Une crise plus grave aux Pays-Bas?



C'était probablement vers 2003 ou 2004. Je me rappelle de l'endroit, du bruit, des odeurs, de la discussion... c'était avec mon pote Laurent V, on parlait de l'économie alors qu'il me ramenait au Métro. Il jouait à la bourse, et disait déjà: "Je joue avec du vent. Ce qui se passe à la Bourse n'a aucun rapport avec la réalité économique. On va droit dans le mur mais tant que personne ne s'en rend compte, il ne va rien se passer. Je ne sais pas si ça va péter demain ou dans quelques années, mais ça ne va pas tenir, c'est impossible de continuer éternellement comme ça." Je voulais bien le croire, sauf que tout le monde disait le contraire, surtout aux Pays-Bas.

Depuis plus d'un an, on parle beaucoup des économies néerlandaises et islandaises avec mon pote X (qui souhaite rester anonyme, je me demande vraiment qui ça peut être...), qui est à Reykjavik depuis quelques temps déjà. On avait l'impression d'être deux paysans réactionnaires, à ne pas croire en la réalité du "miracle islandais" ou du modèle économique Polder. Même en étant très fort, en travaillant d'arrache-pied et en étant très futé, on ne peut pas passer aussi vite d'un mode de vie assez frustre à un tel débordement de richesse. "Je ne peux pas croire qu'ils aient trouvé la méthode miracle pour passer de la pêche et de l'agriculture de survie à un mode de vie californien avec Humvees et voyages autour de la terre plusieurs fois par an pour tous en une décennie."

De mon côté, je vois bien que l'enrichissement de beaucoup de Néerlandais ne provient nullement d'un travail accru ou d'une efficacité supérieure, mais pour beaucoup des miettes des différentes bulles spéculatives, et encore plus du crédit. Les politiques gouvernementales pour forcer les gens à placer leur retraite à la Bourse (qu'on le veuille on non, d'ailleurs) et acquérir leur logement a surtout eu pour conséquence de faire grimper les prix de l'immobilier, d'augmenter le taux d'endettement, surtout pour les classes moyennes et inférieures, et de faire perdre des centaines voire des milliers de milliards des retraites.

⁂

* Consigne
Pouvez-vous écrire la suite du texte sur la crise aux Pays-Bas, en reprenant juste après sa dernière phrase ?

* Entrées du jeu de données

⁂

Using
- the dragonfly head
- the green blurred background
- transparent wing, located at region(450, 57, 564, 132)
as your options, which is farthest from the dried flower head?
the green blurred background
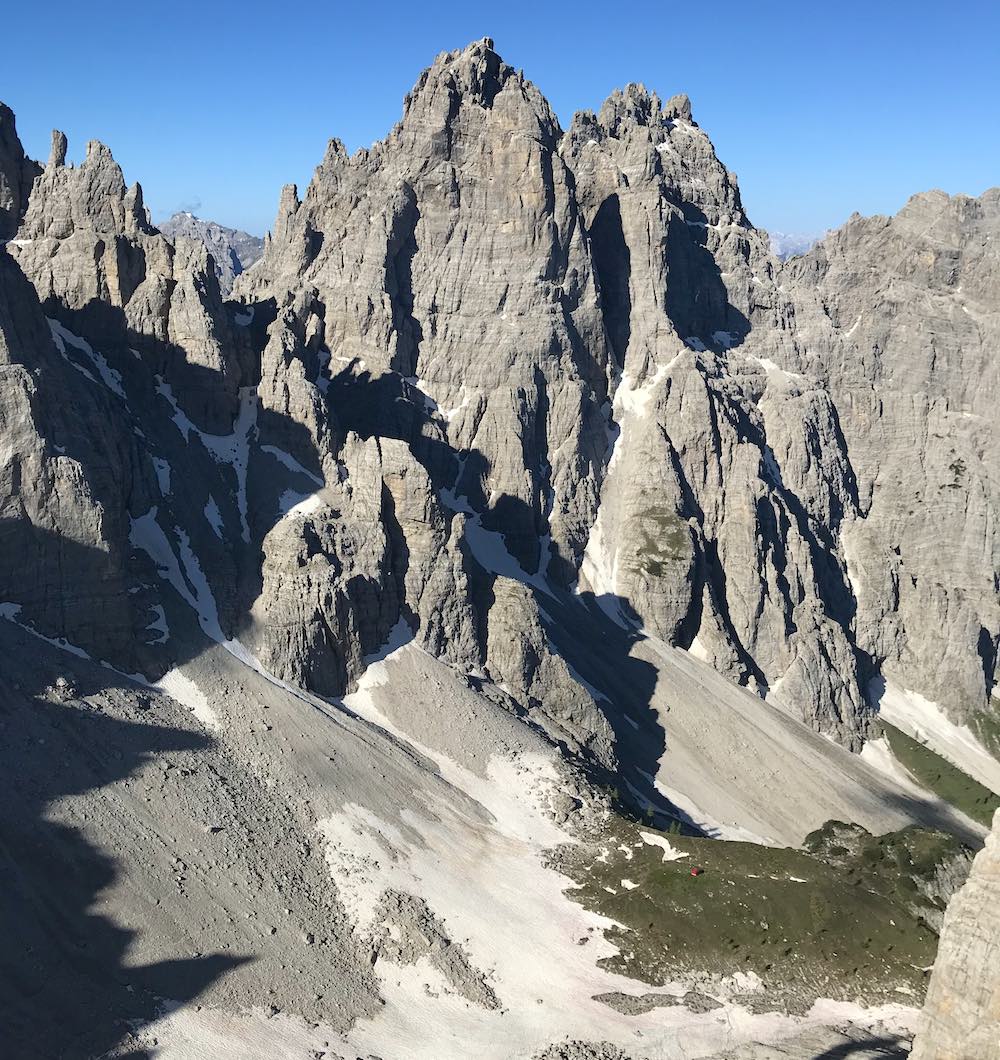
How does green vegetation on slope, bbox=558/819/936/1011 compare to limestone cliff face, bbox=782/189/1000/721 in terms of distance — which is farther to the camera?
limestone cliff face, bbox=782/189/1000/721

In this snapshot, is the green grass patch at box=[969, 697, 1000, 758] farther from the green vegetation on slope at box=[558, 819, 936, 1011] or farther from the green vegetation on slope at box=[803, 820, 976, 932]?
the green vegetation on slope at box=[558, 819, 936, 1011]

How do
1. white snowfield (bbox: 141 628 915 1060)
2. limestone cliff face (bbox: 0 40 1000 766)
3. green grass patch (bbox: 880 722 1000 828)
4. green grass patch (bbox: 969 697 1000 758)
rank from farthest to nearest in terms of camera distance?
1. green grass patch (bbox: 969 697 1000 758)
2. green grass patch (bbox: 880 722 1000 828)
3. limestone cliff face (bbox: 0 40 1000 766)
4. white snowfield (bbox: 141 628 915 1060)

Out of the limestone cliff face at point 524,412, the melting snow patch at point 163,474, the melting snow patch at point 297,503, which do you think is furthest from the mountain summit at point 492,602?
the limestone cliff face at point 524,412

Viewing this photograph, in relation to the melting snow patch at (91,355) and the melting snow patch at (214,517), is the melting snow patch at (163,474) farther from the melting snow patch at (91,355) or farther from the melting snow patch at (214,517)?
the melting snow patch at (91,355)

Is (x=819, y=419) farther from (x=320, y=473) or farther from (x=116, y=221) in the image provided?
(x=116, y=221)

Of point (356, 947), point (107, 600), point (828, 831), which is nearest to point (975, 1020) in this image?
point (356, 947)

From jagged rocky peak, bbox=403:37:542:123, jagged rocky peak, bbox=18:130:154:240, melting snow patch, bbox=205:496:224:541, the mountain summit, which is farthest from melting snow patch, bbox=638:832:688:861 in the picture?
jagged rocky peak, bbox=403:37:542:123
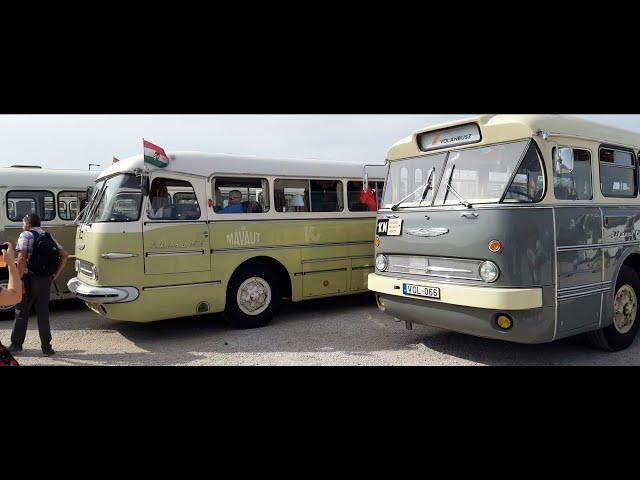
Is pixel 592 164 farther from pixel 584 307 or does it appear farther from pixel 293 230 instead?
pixel 293 230

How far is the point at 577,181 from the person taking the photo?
5500 mm

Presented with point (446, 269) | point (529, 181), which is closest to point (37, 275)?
point (446, 269)

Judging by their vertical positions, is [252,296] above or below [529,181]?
below

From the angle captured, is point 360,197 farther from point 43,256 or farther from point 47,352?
point 47,352

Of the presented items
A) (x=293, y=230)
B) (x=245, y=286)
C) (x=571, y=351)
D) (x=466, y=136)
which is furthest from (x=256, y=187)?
(x=571, y=351)

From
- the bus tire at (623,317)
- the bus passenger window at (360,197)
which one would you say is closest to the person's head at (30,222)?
the bus passenger window at (360,197)

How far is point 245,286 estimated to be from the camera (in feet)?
25.5

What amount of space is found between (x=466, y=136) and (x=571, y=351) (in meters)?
3.08

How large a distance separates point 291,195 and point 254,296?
72.6 inches

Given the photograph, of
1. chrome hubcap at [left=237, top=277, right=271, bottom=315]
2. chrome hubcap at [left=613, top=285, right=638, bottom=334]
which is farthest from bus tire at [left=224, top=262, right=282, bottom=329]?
chrome hubcap at [left=613, top=285, right=638, bottom=334]

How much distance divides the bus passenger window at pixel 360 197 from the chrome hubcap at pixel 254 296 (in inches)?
91.3

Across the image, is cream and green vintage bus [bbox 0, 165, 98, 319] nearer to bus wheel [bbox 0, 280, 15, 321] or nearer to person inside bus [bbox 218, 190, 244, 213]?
bus wheel [bbox 0, 280, 15, 321]

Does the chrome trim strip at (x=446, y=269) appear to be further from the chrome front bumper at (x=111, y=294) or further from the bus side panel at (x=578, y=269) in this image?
the chrome front bumper at (x=111, y=294)

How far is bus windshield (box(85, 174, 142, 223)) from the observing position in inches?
271
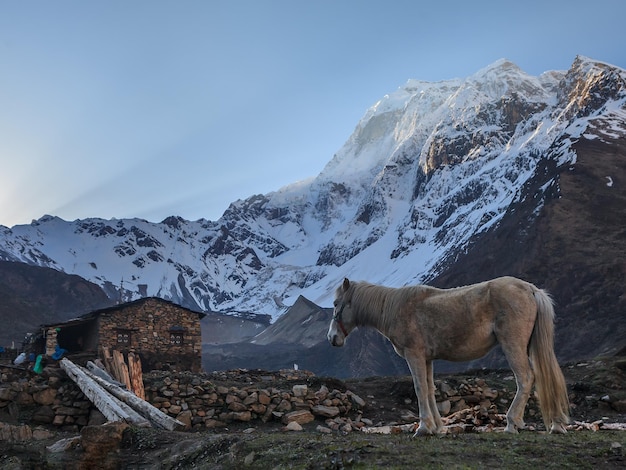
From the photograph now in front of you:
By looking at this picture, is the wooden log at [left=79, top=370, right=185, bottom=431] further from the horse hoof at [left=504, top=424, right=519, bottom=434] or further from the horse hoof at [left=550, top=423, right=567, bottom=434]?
the horse hoof at [left=550, top=423, right=567, bottom=434]

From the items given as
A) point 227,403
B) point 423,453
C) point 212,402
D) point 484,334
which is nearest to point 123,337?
point 212,402

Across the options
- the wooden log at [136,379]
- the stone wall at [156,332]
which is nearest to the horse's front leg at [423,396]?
the wooden log at [136,379]

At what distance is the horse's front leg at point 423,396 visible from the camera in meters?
8.36

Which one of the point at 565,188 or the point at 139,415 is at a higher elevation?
the point at 565,188

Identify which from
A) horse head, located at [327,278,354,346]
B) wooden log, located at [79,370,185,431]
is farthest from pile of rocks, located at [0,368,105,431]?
→ horse head, located at [327,278,354,346]

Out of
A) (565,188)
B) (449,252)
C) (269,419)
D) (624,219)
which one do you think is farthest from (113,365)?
(449,252)

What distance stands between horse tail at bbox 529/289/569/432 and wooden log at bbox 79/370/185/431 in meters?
6.47

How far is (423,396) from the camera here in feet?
28.1

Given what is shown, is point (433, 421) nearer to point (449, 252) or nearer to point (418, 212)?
point (449, 252)

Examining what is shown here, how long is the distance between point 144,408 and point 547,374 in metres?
8.04

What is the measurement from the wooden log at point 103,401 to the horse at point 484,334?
5.22m

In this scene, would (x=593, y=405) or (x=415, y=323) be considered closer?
(x=415, y=323)

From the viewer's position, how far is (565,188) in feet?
271

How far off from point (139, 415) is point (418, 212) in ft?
532
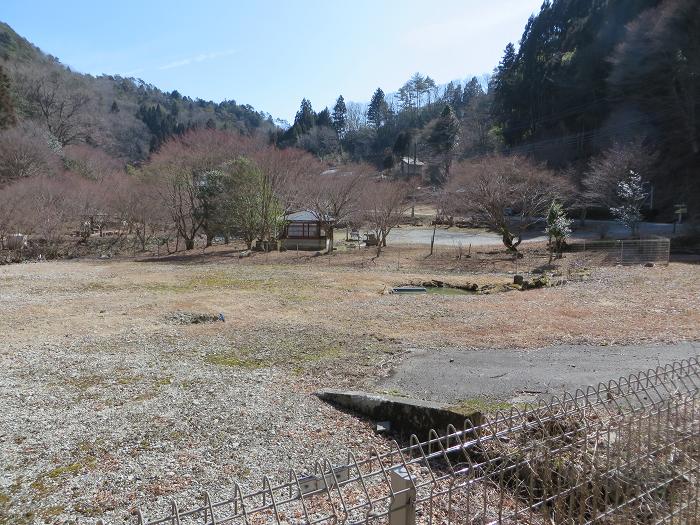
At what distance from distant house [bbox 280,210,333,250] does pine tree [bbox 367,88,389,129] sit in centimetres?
4608

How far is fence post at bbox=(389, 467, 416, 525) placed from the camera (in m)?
1.87

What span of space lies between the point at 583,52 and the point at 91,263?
37956 mm

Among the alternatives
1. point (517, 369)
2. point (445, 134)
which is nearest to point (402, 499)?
point (517, 369)

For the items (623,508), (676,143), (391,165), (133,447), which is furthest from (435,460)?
(391,165)

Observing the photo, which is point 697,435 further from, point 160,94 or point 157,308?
point 160,94

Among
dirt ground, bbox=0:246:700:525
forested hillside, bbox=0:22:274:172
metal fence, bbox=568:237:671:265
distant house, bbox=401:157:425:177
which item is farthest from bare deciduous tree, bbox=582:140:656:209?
forested hillside, bbox=0:22:274:172

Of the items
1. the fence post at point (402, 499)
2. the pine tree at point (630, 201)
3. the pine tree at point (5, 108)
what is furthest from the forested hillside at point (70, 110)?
the fence post at point (402, 499)

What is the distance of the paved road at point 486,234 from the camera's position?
82.9 feet

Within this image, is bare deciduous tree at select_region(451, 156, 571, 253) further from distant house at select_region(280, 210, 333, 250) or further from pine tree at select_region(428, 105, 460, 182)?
pine tree at select_region(428, 105, 460, 182)

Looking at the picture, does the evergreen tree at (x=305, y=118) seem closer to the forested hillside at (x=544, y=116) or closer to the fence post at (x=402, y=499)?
the forested hillside at (x=544, y=116)

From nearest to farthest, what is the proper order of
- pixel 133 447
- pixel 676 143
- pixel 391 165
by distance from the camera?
pixel 133 447, pixel 676 143, pixel 391 165

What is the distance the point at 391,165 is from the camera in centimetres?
6000

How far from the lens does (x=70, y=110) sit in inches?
1831

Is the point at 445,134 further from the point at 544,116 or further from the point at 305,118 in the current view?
the point at 305,118
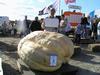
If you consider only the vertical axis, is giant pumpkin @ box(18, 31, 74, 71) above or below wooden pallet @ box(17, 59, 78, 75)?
above

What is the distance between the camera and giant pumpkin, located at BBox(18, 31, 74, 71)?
7234mm

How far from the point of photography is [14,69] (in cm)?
838

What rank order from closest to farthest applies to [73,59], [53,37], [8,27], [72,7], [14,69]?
[53,37]
[14,69]
[73,59]
[72,7]
[8,27]

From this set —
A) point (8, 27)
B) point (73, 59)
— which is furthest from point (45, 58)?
point (8, 27)

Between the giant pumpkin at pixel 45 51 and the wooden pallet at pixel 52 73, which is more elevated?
the giant pumpkin at pixel 45 51

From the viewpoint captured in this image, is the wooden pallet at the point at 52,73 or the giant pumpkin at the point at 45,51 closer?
the giant pumpkin at the point at 45,51

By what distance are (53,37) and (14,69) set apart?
1530 mm

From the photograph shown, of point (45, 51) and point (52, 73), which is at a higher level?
point (45, 51)

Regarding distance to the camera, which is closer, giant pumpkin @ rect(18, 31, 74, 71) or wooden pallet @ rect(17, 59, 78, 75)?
giant pumpkin @ rect(18, 31, 74, 71)

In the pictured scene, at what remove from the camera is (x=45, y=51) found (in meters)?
7.26

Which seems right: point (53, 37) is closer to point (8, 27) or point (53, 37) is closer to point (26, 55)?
point (26, 55)

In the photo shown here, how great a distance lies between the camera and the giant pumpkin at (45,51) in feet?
23.7

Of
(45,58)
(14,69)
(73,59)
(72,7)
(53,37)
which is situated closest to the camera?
(45,58)

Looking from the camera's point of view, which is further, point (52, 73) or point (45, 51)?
point (52, 73)
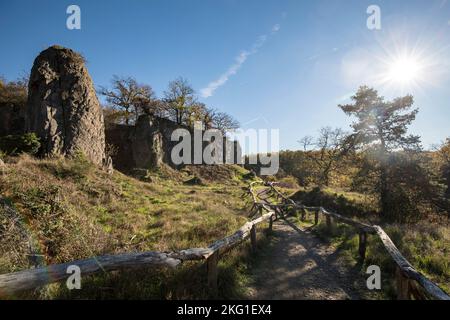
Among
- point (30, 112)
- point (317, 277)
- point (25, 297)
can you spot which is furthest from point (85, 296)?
point (30, 112)

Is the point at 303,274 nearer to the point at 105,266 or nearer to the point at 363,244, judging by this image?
the point at 363,244

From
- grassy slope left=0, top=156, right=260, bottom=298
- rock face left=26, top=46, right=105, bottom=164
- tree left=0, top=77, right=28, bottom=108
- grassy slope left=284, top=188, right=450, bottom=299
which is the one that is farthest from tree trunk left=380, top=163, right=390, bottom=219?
tree left=0, top=77, right=28, bottom=108

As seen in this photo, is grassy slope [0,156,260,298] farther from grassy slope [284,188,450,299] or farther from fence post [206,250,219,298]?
grassy slope [284,188,450,299]

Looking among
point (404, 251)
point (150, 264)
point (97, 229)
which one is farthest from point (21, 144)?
point (404, 251)

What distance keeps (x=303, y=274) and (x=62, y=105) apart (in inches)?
735

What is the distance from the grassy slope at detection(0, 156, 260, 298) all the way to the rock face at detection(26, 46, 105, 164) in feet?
9.61

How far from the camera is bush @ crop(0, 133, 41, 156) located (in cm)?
1380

⁂

* Réponse
J'avais l'impression d'être un trotskiste anti-capitaliste primaire quand je trouvais que la confiance des Bataves en leur économie va bien au delà du raisonnable: "Laurent, tu vois tout en noir, l'économie financiarisée est vraiment moderne maintenant, on utilise des mathématiques de pointe. En plus l'économie néerlandaise est forte par essence. Il n'y a aucune raison que nous vivions une quelconque récession et les prix de l'immobilier ne vont pas baisser de sitôt."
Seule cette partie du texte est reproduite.